Zu lesender Text:
* * * * * * * * *

Bei einer steuerlichen Außenprüfung roch es Unrat. Die Darlehensvereinbarung von 2011 sei eine vGA gewesen. Sie halte einem Fremdvergleich nicht stand, insbesondere wegen der langen Laufzeit. Normalerweise, d.h. bei einem Darlehen an jemanden fremden, nicht zum Unternehmen gehörigen Darlehensnehmer hätte niemand eine so lange Laufzeit zugestanden.
Leuchtet ein – oder?
Nicht der M-GmbH, das gegen einen entsprechenden Bescheid des Finanzamtes klagte. Und nicht dem FG Münster, das die Klage zugunsten der M-GmbH beschied. Das Ansicht der Richter sei die steuerliche Anerkennung nicht zu versagen:
- nicht wegen der langen Laufzeit,
- nicht wegen der fehlenden Besicherung des Darlehens.

* * * * * * * * *

Auszüge der Einträge:
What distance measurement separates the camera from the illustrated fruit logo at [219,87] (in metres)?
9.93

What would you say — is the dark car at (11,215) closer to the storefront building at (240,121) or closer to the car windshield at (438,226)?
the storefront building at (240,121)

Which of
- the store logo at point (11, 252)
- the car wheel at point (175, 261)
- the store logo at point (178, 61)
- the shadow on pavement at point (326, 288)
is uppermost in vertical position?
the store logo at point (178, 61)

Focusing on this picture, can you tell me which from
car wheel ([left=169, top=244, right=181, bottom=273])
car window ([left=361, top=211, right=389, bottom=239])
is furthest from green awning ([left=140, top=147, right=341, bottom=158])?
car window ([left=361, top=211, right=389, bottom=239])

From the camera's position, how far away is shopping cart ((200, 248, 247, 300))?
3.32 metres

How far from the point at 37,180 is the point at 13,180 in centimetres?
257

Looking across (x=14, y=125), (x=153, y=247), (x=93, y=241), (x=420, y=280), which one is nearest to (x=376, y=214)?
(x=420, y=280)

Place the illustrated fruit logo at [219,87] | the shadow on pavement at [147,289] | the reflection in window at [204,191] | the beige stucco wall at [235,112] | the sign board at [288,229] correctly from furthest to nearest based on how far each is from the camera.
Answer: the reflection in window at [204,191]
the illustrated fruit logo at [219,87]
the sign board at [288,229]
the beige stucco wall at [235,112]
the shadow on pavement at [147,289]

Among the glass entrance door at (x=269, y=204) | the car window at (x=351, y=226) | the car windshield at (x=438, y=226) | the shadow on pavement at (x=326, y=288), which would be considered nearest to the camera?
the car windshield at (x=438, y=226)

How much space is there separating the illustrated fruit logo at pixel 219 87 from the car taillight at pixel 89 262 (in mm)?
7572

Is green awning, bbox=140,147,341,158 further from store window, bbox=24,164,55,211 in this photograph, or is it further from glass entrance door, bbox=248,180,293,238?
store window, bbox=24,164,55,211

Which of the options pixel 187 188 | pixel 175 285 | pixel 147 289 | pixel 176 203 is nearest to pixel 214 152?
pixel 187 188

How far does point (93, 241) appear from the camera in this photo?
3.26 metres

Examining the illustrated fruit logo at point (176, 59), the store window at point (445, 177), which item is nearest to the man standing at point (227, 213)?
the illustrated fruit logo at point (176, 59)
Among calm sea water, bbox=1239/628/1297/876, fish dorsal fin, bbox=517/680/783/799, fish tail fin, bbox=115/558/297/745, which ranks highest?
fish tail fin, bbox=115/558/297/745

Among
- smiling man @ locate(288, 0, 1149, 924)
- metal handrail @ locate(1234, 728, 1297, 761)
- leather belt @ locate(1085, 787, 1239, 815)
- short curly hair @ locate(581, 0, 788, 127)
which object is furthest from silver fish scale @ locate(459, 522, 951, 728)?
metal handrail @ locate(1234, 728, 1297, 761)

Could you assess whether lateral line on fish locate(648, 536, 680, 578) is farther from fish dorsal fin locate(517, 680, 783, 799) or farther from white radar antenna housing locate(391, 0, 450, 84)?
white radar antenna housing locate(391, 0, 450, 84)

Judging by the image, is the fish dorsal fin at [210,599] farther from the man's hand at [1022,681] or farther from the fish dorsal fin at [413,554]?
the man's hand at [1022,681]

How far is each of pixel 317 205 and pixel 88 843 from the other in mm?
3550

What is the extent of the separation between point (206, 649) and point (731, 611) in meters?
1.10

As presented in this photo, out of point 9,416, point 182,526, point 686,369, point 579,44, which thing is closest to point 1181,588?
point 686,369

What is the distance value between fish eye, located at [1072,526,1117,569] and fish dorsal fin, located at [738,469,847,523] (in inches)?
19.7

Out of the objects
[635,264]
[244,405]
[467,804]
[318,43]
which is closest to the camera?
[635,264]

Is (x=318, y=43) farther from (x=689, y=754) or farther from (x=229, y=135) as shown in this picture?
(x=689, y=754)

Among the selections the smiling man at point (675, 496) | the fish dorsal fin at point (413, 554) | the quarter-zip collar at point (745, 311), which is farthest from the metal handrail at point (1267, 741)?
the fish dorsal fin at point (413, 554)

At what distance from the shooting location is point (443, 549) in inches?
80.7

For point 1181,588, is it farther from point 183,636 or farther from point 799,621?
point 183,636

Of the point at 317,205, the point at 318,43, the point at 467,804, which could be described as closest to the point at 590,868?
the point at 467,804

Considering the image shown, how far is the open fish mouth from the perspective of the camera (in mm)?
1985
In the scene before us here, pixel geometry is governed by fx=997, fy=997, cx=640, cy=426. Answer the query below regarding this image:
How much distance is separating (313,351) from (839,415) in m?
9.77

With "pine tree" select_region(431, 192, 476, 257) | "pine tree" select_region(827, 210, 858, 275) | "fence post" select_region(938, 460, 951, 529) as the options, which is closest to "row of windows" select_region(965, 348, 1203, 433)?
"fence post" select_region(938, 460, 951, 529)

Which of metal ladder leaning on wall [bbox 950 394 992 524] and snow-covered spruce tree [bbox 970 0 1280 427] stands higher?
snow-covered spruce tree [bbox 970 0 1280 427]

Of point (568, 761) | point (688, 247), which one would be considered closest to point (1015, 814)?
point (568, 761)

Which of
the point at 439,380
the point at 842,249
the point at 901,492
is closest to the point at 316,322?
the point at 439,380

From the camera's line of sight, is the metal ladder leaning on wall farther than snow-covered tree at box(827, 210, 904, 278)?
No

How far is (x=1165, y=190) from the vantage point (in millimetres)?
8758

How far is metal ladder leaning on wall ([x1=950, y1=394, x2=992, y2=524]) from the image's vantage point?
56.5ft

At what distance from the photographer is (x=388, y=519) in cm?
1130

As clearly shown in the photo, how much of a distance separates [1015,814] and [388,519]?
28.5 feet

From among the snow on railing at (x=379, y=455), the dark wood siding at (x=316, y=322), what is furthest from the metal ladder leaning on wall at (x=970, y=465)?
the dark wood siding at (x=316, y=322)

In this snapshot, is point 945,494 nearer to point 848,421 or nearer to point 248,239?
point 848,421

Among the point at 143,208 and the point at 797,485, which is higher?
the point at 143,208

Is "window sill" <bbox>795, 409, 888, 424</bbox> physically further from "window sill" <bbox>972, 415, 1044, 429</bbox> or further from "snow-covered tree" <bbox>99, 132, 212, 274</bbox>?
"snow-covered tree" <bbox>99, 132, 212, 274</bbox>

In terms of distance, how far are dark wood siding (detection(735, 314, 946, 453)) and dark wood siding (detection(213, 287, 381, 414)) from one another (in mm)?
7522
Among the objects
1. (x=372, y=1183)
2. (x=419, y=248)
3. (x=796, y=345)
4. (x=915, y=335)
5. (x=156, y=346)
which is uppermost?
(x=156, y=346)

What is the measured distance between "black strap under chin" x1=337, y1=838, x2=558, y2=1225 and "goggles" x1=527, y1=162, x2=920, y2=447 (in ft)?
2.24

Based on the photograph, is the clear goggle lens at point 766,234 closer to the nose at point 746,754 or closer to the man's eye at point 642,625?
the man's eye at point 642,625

* * * * * * * * *

Arbeitsaufträge:
**1.** Zitieren Sie aus dem Text zur Darlehensvereinbarung die Stelle von „Nicht der M-GmbH, das“ bis einschließlich „Besicherung des Darlehens.“.
**2.** Extrahieren Sie aus den Einträgen jede Zeile, die die Zeichenfolge „board“ enthält, unter Beachtung der Groß- und Kleinschreibung.
Die Einträge stehen in keinem Zusammenhang mit dem Text zur Darlehensvereinbarung.

Ergebnisse je Aufgabe:
**1.**
Nicht der M-GmbH, das gegen einen entsprechenden Bescheid des Finanzamtes klagte. Und nicht dem FG Münster, das die Klage zugunsten der M-GmbH beschied. Das Ansicht der Richter sei die steuerliche Anerkennung nicht zu versagen:
- nicht wegen der langen Laufzeit,
- nicht wegen der fehlenden Besicherung des Darlehens.

**2.**
Place the illustrated fruit logo at [219,87] | the shadow on pavement at [147,289] | the reflection in window at [204,191] | the beige stucco wall at [235,112] | the sign board at [288,229] correctly from furthest to nearest based on how far each is from the camera.
the sign board at [288,229]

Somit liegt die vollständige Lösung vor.